According to the Week 15 review, what does the review combine the week's tools into?

__SELECTION__.
— Begin —
← Back to Week 15: Cooperative & Dynamic Games

Day 105: Week 15 Review — Cooperative, Dynamic & Mechanism Design

Phase VII — Game Theory for Optimization & Robotics | Week 15 | 2.5 hours From coalition stability to auction design — a complete toolkit for strategic multi-agent systems.

OKS Relevance

This week's tools complete the game-theoretic toolkit for fleet robotics: cooperative games model task coalitions (Day 99), Shapley ensures fair credit (Day 100), bargaining resolves bilateral disputes (Day 101), dynamic games handle sequential decisions (Day 102), repeated games enable cooperative norms (Day 103), and mechanism design creates truthful allocation protocols (Day 104). The review integrates these into a unified BEC scheduling model.


Theory (45 min)

105.1 Concept Map

Cooperative Games (Day 99)
  ├── Characteristic function v(S)
  ├── Core (stable allocations) ←→ LP feasibility
  └── Bondareva-Shapley (nonempty core ⟺ balanced)
         │
Shapley Value (Day 100)
  ├── 4 axioms → unique fair allocation
  ├── φᵢ = avg marginal contribution
  └── Always in core for convex games
         │
Bargaining (Day 101)
  ├── Nash: max product of surpluses
  ├── Kalai-Smorodinsky: proportional to utopia
  └── Rubinstein: patience = power
         │
Dynamic Games (Day 102)
  ├── Extensive form & game trees
  ├── Backward induction → SPE
  └── Eliminates non-credible threats
         │
Repeated Games (Day 103)
  ├── Grim trigger, TFT, Pavlov
  ├── Folk theorem: any IR payoff for δ→1
  └── Finite: unraveling (backward induction)
         │
Mechanism Design (Day 104)
  ├── Revelation principle
  ├── VCG: efficient + truthful
  ├── Vickrey auction: DSIC
  └── Revenue equivalence theorem

105.2 Key Formulas Summary

Concept Formula
Core $\{x : \sum x_i = v(N), \sum_{i \in S} x_i \geq v(S) \; \forall S\}$
Shapley value $\phi_i = \sum_{S} \frac{\|S\|!(n-\|S\|-1)!}{n!} [v(S \cup \{i\}) - v(S)]$
Nash bargaining $\arg\max_{u \geq d} (u_1 - d_1)(u_2 - d_2)$
Rubinstein split $x_1^* = \frac{1-\delta_2}{1-\delta_1\delta_2}$
Grim trigger $\delta$ $\delta \geq \frac{T-R}{T-P}$
VCG payment $p_i = \max_x \sum_{j \neq i} v_j(x) - \sum_{j \neq i} v_j(x^*)$
First-price bid $b_i = \frac{n-1}{n} \theta_i$ (uniform IPV)
— End —
__INFORMATION SUPPLIED__.
— Begin —
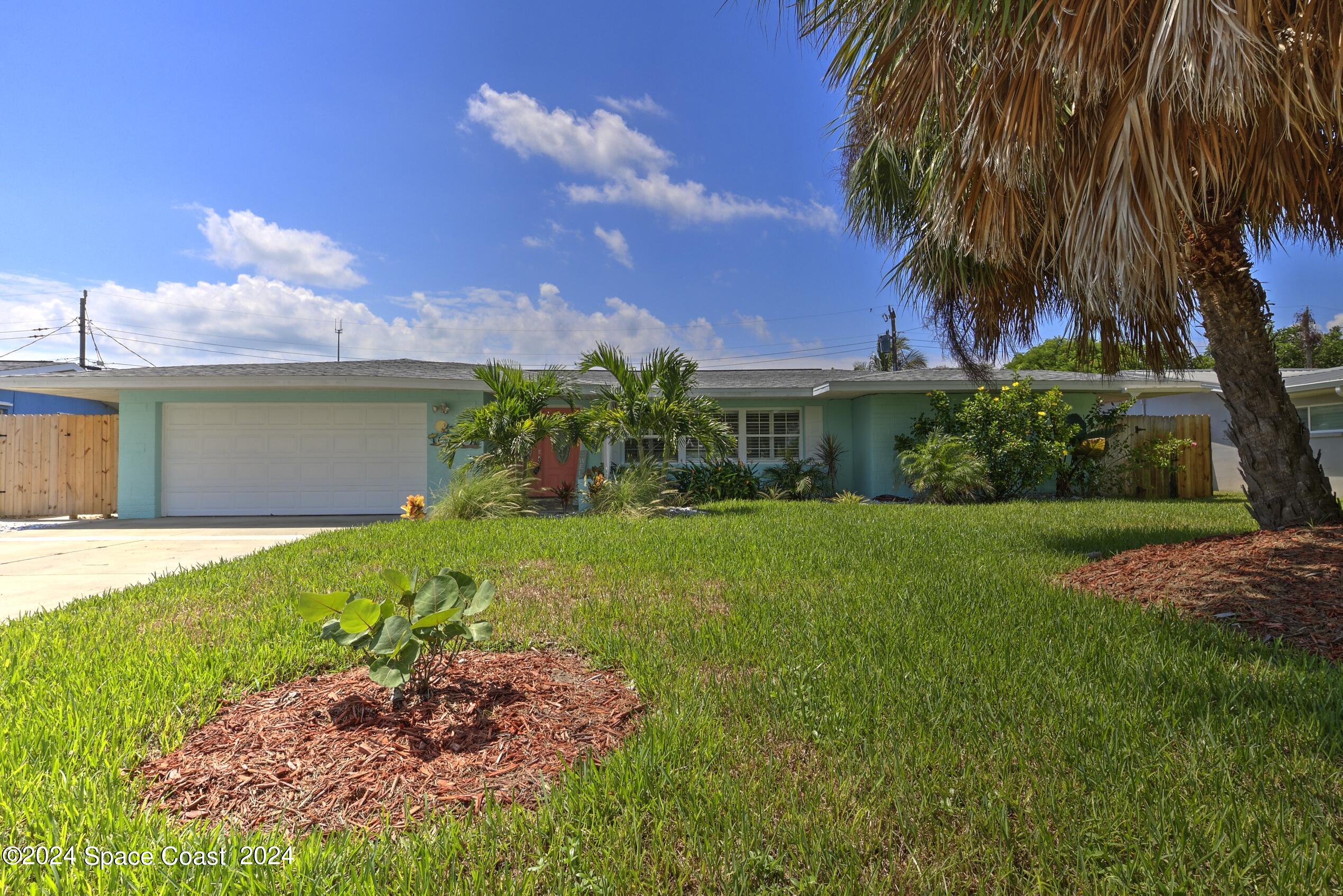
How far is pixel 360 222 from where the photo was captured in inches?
563

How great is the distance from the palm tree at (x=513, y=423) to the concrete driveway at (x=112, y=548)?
2.69 meters

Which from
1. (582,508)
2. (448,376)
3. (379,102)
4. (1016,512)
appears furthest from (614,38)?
(1016,512)

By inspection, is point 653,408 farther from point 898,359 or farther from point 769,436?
point 898,359

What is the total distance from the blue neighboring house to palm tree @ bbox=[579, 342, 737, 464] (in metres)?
16.9

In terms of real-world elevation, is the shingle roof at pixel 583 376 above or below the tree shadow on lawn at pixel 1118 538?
above

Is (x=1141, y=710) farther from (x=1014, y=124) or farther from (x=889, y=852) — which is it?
(x=1014, y=124)

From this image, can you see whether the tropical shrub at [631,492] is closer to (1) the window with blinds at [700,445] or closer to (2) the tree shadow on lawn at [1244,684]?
(1) the window with blinds at [700,445]

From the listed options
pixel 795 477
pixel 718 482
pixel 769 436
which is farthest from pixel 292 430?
pixel 795 477

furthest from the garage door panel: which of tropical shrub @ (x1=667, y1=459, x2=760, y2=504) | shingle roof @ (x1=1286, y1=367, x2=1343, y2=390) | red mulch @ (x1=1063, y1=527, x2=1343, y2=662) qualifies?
shingle roof @ (x1=1286, y1=367, x2=1343, y2=390)

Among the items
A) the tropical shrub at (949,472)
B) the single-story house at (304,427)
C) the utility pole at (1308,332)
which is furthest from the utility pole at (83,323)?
the utility pole at (1308,332)

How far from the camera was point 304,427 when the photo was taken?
13.3 meters

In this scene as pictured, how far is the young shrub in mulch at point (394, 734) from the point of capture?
7.13ft

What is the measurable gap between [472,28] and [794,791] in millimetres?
11354

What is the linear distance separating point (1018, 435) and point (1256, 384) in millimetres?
6854
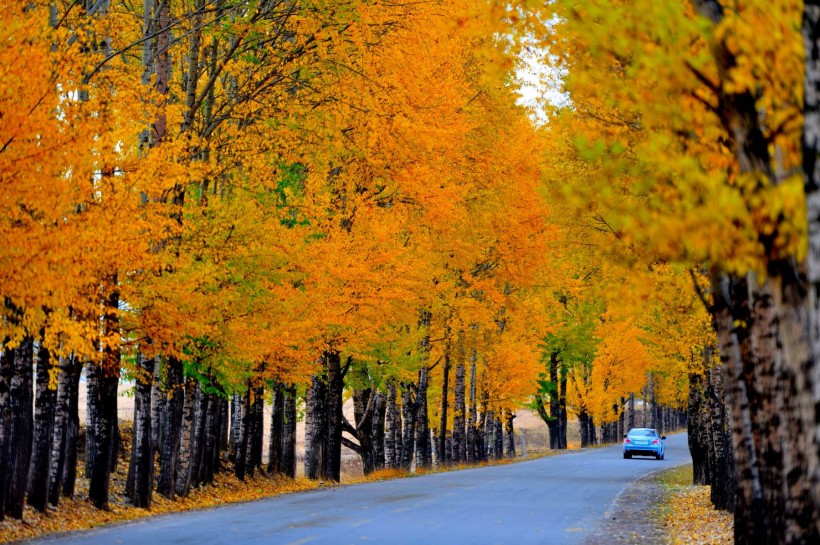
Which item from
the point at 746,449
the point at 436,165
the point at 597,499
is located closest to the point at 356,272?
the point at 436,165

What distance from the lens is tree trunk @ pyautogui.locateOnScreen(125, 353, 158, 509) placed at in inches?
752

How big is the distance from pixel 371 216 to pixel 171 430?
7.78m

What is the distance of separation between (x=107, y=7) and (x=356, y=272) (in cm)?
854

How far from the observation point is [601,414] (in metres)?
62.9

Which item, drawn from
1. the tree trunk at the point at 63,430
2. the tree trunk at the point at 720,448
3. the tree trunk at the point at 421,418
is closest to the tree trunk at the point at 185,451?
the tree trunk at the point at 63,430

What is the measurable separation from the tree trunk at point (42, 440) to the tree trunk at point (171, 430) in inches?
146

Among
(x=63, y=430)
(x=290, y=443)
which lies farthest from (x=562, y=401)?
(x=63, y=430)

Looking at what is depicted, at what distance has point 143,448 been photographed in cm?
1928

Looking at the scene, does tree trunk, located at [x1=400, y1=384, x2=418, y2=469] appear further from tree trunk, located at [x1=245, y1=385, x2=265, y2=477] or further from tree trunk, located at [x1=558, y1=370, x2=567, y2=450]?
tree trunk, located at [x1=558, y1=370, x2=567, y2=450]

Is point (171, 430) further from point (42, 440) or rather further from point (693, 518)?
point (693, 518)

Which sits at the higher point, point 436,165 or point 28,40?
point 436,165

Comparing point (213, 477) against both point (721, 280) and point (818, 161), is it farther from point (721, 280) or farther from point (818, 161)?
point (818, 161)

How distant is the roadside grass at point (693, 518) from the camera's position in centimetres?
1477

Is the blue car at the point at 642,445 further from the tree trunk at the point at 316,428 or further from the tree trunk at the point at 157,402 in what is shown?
the tree trunk at the point at 157,402
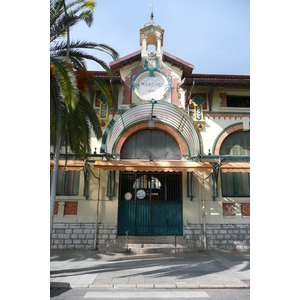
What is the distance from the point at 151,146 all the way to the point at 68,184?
4.49 metres

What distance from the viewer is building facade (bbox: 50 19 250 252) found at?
11.6 m

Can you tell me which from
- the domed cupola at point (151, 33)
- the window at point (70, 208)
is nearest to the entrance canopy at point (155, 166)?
the window at point (70, 208)

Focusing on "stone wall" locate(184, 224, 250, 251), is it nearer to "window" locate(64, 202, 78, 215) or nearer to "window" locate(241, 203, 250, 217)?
"window" locate(241, 203, 250, 217)

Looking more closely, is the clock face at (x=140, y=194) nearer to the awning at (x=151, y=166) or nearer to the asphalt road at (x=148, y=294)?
the awning at (x=151, y=166)

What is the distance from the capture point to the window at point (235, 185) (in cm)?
1241

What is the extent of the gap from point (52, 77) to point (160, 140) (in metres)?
6.84

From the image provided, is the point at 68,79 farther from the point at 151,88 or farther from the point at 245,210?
the point at 245,210

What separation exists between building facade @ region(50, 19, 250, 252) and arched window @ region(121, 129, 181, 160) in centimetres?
5

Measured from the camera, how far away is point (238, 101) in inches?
536

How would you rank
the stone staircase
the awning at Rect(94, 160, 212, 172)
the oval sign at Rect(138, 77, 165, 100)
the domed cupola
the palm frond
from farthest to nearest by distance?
the domed cupola < the oval sign at Rect(138, 77, 165, 100) < the awning at Rect(94, 160, 212, 172) < the stone staircase < the palm frond

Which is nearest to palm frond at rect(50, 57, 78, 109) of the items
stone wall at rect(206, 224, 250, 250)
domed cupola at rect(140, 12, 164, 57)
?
domed cupola at rect(140, 12, 164, 57)

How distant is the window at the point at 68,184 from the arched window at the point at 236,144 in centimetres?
738
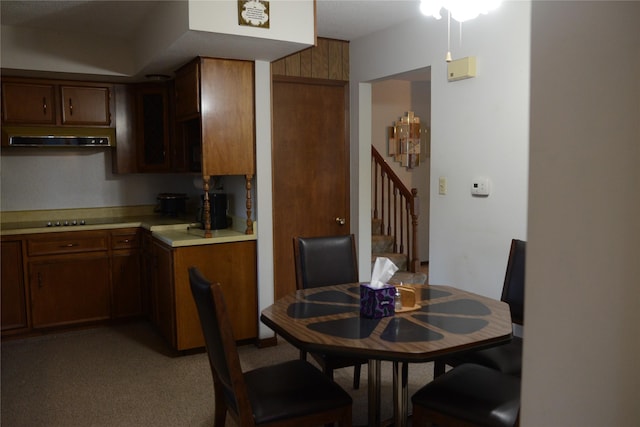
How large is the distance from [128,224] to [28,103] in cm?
130

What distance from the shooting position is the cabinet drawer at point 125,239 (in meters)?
4.51

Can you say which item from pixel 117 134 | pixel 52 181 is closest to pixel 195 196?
pixel 117 134

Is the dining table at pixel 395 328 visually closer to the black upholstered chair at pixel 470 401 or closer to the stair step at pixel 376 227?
the black upholstered chair at pixel 470 401

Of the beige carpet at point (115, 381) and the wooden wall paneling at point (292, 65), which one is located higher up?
the wooden wall paneling at point (292, 65)

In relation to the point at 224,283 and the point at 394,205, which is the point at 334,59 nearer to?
the point at 394,205

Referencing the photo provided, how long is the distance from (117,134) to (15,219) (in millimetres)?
1163

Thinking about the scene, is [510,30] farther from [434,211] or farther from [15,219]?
[15,219]

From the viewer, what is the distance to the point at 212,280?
3.79 meters

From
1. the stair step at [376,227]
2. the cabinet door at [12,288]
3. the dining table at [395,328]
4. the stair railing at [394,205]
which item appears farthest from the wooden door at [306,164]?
the cabinet door at [12,288]

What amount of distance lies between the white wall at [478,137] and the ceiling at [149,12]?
0.27 meters

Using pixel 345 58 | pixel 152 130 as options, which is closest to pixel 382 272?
pixel 345 58

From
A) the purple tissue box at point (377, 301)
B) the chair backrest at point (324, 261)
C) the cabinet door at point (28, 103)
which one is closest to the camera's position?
the purple tissue box at point (377, 301)

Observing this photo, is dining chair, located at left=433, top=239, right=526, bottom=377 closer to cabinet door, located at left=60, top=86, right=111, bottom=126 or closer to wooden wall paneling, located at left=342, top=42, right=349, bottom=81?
wooden wall paneling, located at left=342, top=42, right=349, bottom=81

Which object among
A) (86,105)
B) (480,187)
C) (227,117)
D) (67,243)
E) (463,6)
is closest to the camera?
(463,6)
— End —
__FINAL RESULT__.
A unified BEC scheduling model.